## [Page]
Single Letter

HAM/1/4/1/17

Letter from Frederick Hamilton to Mary Hamilton

Diplomatic Text


Nov. 27 1780

Dear Miʃs Hamilton;

      The hurry I have been in for some time past in moving
my Family to Town, has prevented my thanking you
for your last of the 8th. Inst. much longer than I cou'd
have wish'd. I have by good fortune got a most elegant
and complete house in every respect in the best street
in Dublin, and quite convenient to the outlet leading
to my Villa, from whence I am every morning supplied
with the produce of my little Farm & Garden in much
greater perfection than I cou'd get the same things from
the market.     I am sincerely happy in the account you
give me of your encreasing good fortune, and am per=
suaded
that the same prudence that guided you in
your former situation, will point out the proper line
line of conduct in your present more arduous one.
Your understanding with the experience you have had
is perfectly sufficient to direct you in almost any case
that can offer; nothing can hurt you but flattery



which I know you have always held in abhorrence; its
object is fatally bent to undermine the judgement by
instilling into the unguarded mind an arrogant self=
approbation
instead of a noble simplicity of conduct
which will guide you safely, being the qualification of
all others the most proper for your situation. Make no
apologies to me, I beg, for not answering my letters with
precise punctuality, I know how much you time is engaged,
besides the very idea of your thinking yourself in default
might prevent that frankneʃs which renders your cor=
respondence
so interesting and agreeable.
      I received a letter some time ago from Lady Stormont[1]
acquainting me with the application she had made
in my favor; I must say it was a very feeble effort and
that it merited no other answer from Ld. Carlisle than
what it produced. It was from the K-g alone that I
entertain'd any hopes, and I find that Ld. Stormont has
changed his sentiments with regard to my Memorial and
the probability of its having effect, for when I shew'd



it to him, he said it was very proper and even proposed
an amendment to it himself, which I agreed to & said at
last, perhaps Miʃs H. can put you into a method of getting
it presented; but you will do me the justice to recollect
my sentiments with regard to your interference, which
are still invariably the same; I wish'd to be considerd
by you as a safe and disinterested friend, that idea
must for ever have been loʃs'd by my wanting to put you
into an improper and dangerous situation. The case
is quite different with Ld. Stormont, who at present is
very sorry that Ecclesiastical Preferments
are not in his
department, which is as much as if he said he never
will serve me, as I do not mean to ask for any civil em=
ployment
. Do not suppose My Dear Miʃs Hamilton that
I am disappointed or made unhappy by these answers.

## [Set of tasks]
- a) In the letter, in which city did the writer get a new house?
- b) Print the stretch of the letter from "which I know" through "interesting and agreeable.".

## [Record list]
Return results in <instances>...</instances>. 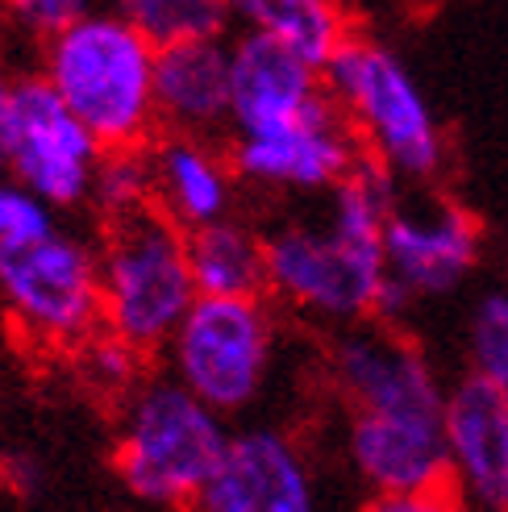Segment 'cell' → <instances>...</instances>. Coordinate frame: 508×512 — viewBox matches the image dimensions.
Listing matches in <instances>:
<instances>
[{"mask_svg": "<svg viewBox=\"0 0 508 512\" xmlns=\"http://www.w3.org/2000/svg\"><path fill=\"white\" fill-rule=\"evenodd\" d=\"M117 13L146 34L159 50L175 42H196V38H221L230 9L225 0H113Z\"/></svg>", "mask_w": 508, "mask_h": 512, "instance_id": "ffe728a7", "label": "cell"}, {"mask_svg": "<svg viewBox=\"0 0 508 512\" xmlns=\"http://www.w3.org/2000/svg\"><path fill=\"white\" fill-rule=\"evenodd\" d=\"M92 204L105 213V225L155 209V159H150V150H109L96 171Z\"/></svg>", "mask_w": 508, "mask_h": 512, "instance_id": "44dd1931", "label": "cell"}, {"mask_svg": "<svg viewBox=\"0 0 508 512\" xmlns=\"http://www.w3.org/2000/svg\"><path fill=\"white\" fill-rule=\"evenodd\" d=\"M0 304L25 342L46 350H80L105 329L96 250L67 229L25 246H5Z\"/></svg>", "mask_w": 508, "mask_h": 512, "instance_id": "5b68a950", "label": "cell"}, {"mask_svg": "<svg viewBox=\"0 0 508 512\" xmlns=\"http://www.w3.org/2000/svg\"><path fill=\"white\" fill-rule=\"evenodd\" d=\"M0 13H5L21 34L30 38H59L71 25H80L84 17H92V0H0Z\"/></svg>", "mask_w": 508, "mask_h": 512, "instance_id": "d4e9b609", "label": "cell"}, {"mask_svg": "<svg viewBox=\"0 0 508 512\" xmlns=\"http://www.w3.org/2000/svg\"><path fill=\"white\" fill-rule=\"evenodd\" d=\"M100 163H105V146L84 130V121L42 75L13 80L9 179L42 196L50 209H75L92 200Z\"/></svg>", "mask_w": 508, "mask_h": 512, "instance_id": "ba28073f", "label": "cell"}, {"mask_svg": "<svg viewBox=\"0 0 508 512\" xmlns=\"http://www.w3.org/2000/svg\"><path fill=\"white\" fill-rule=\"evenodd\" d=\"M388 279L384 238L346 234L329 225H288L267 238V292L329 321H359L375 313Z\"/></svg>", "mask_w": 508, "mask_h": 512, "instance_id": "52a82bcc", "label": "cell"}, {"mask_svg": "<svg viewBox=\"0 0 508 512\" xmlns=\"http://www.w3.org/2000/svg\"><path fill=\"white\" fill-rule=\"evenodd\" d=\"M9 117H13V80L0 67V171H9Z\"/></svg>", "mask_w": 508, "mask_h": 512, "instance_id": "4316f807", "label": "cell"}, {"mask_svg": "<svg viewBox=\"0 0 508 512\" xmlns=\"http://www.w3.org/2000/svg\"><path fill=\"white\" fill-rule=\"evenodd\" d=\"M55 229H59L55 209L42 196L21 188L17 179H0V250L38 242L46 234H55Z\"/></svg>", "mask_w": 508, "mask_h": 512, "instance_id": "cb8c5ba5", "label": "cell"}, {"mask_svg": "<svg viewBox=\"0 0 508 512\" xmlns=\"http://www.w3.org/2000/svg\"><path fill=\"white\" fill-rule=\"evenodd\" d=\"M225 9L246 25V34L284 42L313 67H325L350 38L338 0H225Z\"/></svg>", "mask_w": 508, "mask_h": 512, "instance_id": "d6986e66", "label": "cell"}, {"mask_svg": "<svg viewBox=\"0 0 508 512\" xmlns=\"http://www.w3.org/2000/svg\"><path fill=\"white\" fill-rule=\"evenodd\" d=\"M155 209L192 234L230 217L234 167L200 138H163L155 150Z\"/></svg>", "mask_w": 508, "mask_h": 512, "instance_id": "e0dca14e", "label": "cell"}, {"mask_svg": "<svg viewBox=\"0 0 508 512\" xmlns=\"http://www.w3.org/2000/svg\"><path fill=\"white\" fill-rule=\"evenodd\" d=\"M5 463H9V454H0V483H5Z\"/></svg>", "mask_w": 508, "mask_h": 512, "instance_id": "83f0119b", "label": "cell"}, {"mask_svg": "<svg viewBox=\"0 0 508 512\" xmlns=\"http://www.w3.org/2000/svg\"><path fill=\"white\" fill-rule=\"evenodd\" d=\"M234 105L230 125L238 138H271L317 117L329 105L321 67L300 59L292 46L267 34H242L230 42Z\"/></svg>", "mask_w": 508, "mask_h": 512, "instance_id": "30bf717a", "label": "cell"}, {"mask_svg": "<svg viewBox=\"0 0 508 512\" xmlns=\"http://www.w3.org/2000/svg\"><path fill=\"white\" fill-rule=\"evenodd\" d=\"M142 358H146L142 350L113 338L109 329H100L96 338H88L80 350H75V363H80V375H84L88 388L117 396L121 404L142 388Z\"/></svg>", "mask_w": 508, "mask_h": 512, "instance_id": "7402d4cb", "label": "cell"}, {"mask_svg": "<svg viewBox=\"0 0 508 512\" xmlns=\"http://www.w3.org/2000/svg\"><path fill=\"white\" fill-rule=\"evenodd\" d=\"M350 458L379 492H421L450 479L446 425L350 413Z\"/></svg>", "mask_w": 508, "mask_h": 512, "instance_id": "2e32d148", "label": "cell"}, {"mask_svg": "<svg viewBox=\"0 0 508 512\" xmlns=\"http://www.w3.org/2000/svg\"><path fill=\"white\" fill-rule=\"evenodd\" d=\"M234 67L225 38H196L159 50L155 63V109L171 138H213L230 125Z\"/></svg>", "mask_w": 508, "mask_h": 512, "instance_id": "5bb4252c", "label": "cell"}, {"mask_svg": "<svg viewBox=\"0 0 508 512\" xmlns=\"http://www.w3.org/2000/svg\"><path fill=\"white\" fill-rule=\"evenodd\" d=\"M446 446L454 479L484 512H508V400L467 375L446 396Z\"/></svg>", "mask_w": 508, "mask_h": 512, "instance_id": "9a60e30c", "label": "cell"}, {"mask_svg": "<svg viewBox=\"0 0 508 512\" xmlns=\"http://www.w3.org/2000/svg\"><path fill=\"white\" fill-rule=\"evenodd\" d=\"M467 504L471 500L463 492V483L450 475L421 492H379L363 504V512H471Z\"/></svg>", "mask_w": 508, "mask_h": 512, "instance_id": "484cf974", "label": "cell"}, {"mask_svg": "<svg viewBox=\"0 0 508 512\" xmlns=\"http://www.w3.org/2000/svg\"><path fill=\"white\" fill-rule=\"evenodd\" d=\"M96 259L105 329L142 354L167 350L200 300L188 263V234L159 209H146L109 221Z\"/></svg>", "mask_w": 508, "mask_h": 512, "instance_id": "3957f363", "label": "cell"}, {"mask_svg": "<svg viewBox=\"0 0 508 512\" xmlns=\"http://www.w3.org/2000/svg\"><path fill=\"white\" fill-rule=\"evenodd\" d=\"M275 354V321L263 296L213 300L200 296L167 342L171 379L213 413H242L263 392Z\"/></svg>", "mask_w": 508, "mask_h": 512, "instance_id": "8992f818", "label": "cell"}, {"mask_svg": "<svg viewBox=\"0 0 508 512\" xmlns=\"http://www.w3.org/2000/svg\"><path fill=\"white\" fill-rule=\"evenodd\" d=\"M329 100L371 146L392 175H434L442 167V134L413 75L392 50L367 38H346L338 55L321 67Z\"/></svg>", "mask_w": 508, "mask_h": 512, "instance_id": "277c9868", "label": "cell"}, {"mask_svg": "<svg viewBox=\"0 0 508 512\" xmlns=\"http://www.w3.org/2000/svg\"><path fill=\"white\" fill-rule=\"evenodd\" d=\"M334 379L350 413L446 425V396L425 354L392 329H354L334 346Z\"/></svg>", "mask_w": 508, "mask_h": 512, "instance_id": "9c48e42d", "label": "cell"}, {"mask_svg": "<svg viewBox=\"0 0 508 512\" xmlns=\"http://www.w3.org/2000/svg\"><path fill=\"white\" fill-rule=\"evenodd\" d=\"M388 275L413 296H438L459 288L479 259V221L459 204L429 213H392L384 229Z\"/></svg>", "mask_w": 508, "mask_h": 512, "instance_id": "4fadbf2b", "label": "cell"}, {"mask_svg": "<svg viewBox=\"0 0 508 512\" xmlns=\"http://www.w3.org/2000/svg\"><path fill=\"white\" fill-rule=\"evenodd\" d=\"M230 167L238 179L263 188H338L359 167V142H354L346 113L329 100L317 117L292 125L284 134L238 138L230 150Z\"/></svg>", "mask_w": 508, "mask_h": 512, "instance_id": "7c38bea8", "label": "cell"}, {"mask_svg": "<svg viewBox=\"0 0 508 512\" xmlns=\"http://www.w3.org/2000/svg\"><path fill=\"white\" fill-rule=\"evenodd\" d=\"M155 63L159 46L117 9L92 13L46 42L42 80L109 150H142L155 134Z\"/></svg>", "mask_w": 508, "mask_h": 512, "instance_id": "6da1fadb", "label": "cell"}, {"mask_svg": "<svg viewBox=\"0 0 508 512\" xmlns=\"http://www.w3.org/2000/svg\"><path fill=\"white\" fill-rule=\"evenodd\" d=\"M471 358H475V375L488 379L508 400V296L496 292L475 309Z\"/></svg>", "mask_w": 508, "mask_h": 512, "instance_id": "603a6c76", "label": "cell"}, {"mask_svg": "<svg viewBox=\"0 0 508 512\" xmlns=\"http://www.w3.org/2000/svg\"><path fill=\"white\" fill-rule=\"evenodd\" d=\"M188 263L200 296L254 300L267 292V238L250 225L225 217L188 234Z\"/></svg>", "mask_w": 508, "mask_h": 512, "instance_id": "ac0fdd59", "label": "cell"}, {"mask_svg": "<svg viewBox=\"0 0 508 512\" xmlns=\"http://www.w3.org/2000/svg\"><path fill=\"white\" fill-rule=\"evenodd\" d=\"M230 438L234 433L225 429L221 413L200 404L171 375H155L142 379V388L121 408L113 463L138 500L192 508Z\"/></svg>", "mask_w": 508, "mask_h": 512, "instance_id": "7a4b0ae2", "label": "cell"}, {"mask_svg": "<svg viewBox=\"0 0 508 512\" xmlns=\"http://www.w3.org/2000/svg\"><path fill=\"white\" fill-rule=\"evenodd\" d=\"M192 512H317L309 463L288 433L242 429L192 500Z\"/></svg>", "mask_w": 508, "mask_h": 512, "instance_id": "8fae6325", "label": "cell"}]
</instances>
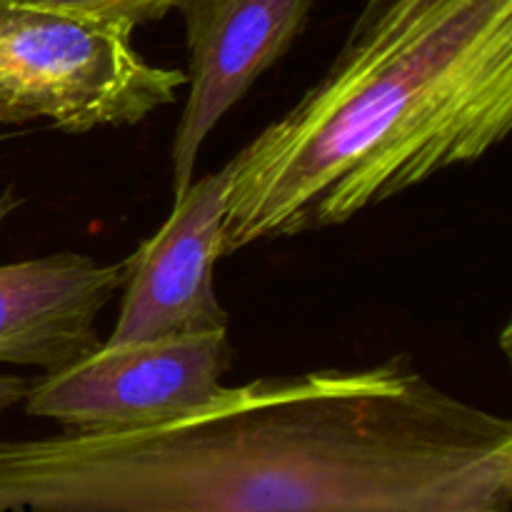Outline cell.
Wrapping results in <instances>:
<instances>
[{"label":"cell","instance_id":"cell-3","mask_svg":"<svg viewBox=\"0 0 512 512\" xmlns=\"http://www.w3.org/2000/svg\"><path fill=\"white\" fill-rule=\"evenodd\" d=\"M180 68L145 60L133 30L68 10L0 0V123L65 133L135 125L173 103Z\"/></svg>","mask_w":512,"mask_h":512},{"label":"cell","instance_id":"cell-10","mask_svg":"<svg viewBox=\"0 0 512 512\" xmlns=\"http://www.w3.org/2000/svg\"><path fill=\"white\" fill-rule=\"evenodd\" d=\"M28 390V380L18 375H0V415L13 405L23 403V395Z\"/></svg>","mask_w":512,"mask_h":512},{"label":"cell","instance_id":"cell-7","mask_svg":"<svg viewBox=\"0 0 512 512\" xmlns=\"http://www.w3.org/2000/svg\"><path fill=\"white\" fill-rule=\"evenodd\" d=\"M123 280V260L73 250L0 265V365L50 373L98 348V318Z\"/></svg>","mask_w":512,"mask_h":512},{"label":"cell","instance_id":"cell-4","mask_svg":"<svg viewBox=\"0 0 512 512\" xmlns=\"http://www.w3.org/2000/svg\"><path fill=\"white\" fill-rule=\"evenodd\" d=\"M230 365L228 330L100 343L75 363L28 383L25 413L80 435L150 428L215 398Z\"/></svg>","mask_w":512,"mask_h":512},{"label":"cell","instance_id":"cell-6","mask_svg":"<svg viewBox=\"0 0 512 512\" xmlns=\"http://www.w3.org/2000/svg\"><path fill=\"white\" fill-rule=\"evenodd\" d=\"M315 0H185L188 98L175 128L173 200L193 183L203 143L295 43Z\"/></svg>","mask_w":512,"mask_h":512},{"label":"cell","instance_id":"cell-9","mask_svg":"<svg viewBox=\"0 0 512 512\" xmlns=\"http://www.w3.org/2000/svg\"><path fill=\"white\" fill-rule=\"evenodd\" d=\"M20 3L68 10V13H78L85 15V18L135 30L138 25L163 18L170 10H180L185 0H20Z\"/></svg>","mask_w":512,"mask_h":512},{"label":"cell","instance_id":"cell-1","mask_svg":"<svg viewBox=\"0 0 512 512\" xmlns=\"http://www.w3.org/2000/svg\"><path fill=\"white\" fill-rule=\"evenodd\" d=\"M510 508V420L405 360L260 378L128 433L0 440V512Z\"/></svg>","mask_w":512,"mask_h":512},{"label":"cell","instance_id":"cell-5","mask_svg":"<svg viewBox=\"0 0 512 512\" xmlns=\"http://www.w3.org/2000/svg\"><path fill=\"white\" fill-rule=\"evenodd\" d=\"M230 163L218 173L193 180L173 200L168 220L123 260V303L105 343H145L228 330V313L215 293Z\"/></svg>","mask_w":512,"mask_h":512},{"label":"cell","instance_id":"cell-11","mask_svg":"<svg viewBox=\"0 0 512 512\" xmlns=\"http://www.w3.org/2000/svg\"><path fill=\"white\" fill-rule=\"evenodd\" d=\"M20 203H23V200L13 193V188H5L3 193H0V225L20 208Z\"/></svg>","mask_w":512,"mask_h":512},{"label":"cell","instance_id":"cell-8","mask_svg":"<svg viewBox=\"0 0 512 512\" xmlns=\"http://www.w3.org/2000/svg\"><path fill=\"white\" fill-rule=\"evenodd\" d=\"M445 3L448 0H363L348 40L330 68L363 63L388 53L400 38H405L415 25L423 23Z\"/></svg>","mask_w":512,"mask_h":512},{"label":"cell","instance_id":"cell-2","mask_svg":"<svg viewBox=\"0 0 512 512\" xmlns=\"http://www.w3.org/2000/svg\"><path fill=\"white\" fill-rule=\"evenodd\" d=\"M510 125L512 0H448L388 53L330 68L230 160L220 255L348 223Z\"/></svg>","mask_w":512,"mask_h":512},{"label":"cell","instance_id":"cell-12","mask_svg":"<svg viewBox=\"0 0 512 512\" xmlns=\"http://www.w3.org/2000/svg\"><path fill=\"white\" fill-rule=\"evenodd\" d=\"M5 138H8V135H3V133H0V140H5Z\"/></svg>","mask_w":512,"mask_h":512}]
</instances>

## [Problem solutions]
- a) Dublin

- b)
which I know you have always held in abhorrence; its
object is fatally bent to undermine the judgement by
instilling into the unguarded mind an arrogant self=
approbation
instead of a noble simplicity of conduct
which will guide you safely, being the qualification of
all others the most proper for your situation. Make no
apologies to me, I beg, for not answering my letters with
precise punctuality, I know how much you time is engaged,
besides the very idea of your thinking yourself in default
might prevent that frankneʃs which renders your cor=
respondence
so interesting and agreeable.